DISCOS
Set Fire To Flames
Telegraphs In Negative / Mouths Trapped In Static
· 04 Mai 2003 · 08:00 ·
Set Fire To Flames
Telegraphs In Negative / Mouths Trapped In Static
2003
Fat Cat


Sítios oficiais:
- Fat Cat
Set Fire To Flames
Telegraphs In Negative / Mouths Trapped In Static
2003
Fat Cat


Sítios oficiais:
- Fat Cat
Ontário, Canadá, 2002. Um velho celeiro que faz lembrar uma catedral. A algumas centenas de quilómetros, do outro lado da fronteira, um colectivo decide, com justificações inspiradas nos antigos westerns, o rumo a dar à geopolítica através de guerras que combatem os perigos das armas sofisticadíssimas dos países do Médio Oriente. Do lado canadiano, um outro colectivo, bem menos mediático, parece prever e absorver os ecos dessas guerras (que, na altura, ainda não tinham começado) e transformá-las na única arma que conhecem, a música, recorrendo ao uso de sons quase tão perturbantes como o ribombar das bombas que “chovem sobre Badgad”, como a RTP não se cansou de exibir gloriosamente como um troféu de caça.
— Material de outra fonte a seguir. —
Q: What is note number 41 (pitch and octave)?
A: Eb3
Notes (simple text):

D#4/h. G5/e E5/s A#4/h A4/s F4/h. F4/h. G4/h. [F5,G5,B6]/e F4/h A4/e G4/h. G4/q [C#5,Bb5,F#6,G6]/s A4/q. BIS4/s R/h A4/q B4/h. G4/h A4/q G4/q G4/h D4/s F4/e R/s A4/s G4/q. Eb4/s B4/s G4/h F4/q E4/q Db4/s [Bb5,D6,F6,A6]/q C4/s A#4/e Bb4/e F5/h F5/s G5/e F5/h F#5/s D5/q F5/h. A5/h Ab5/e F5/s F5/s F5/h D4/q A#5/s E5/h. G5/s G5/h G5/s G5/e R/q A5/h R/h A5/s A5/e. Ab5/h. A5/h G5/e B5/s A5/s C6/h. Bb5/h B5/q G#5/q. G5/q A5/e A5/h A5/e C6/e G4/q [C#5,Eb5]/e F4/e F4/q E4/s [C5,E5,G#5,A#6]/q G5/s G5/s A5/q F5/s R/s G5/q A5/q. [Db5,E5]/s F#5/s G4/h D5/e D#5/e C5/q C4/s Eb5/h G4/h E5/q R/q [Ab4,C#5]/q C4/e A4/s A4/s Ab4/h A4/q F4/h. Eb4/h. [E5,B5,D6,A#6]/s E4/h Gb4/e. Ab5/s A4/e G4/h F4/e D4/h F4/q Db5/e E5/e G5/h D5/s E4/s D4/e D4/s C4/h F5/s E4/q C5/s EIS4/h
Mas as fontes da música dos Set Fire to Flames são muito mais diversificadas, sendo esta um conjunto de fragmentos, colados de forma inexplicável e ininteligível para quem ouve; é impossível destrinçar e arranjar uma lógica satisfatória para todo o álbum, a que não será alheia a forma como foi feito. Encarcerados no velho celeiro apenas com um 24-track e um camião com material, à procura de um retiro simultaneamente individual e colectivo, sob o efeito do sono ou de drogas, os membros dos Set Fires to Flames (provenientes da constelação de Montreal, com estrelas como GYBE!, Le Fly Pan Am ou Exhaust) construíram composições difíceis, dispersas, caóticas, desconstruídas.

A noção de tempo-espaço não sofre adulterações pop, e por isso estamos à mercê dos 13 músicos canadianos. Podemos espreguiçar-nos nos drones, aninharmo-nos no silêncio ou perdermo-nos nas repetições, que o efeito narcótico está sempre lá. “Telegraphs in Negative / Mouths Trapped in Static” não é senão um imenso medley de estados de consciência que mudam ciclica e progressivamente, de acordo com as passagens musicais, sem no entanto nos libertar da prisão em que subitamente nos encontramos, algures no armário, junto aos esqueletos. E é por isso que este álbum é tão grande, tão cru, tão esticado. A linguagem dos Set Fires to Flames foca cada nota e cada instrumento (sejam estes os microfones que permitiram os ‘field recordings’ que colocam o celeiro como uma referência omnipresente no álbum, os soundscapes de guitarras, os instrumentos de sopro, os metais, as gravações de conversas), sem a urgência do formato canção; a metáfora do celeiro/catedral, despido, quase a cair, abandonado, assenta que nem uma luva à própria arquitectura das músicas.

Constituído por dois CDs, cada um com um nome diferente, não se pode falar de um só álbum. “Telegraphs in Negative / Mouths Trapped in Static” aborda tanto a paranóia como a euforia, embora esta bem mais contida, e presente essencialmente em “Mouths Trapped in Static”. O momento mais genial acaba mesmo por ser a última música, um medley de cinco minutos e trinta e seis segundos chamado “This Thing Between Us is a Pickety Bridge of Impossible Crossing/ Bonfires for Nobody”, tão ou mais intenso que os cento e tal minutos do resto do álbum. Com os seus ruídos, os sons insólitos, os silêncios, é uma síntese perfeita e a forma mais bela que poderíamos ter de acabar de ouvir o colectivo canadiano. Não esquecendo algumas similitudes com os primos próximos GYBE!, os Set Fires to Flames ostentam porém uma identidade muito própria, mais suja e paranóica, e a audição cuidada das suas obras é uma experiência e uma aventura indispensável.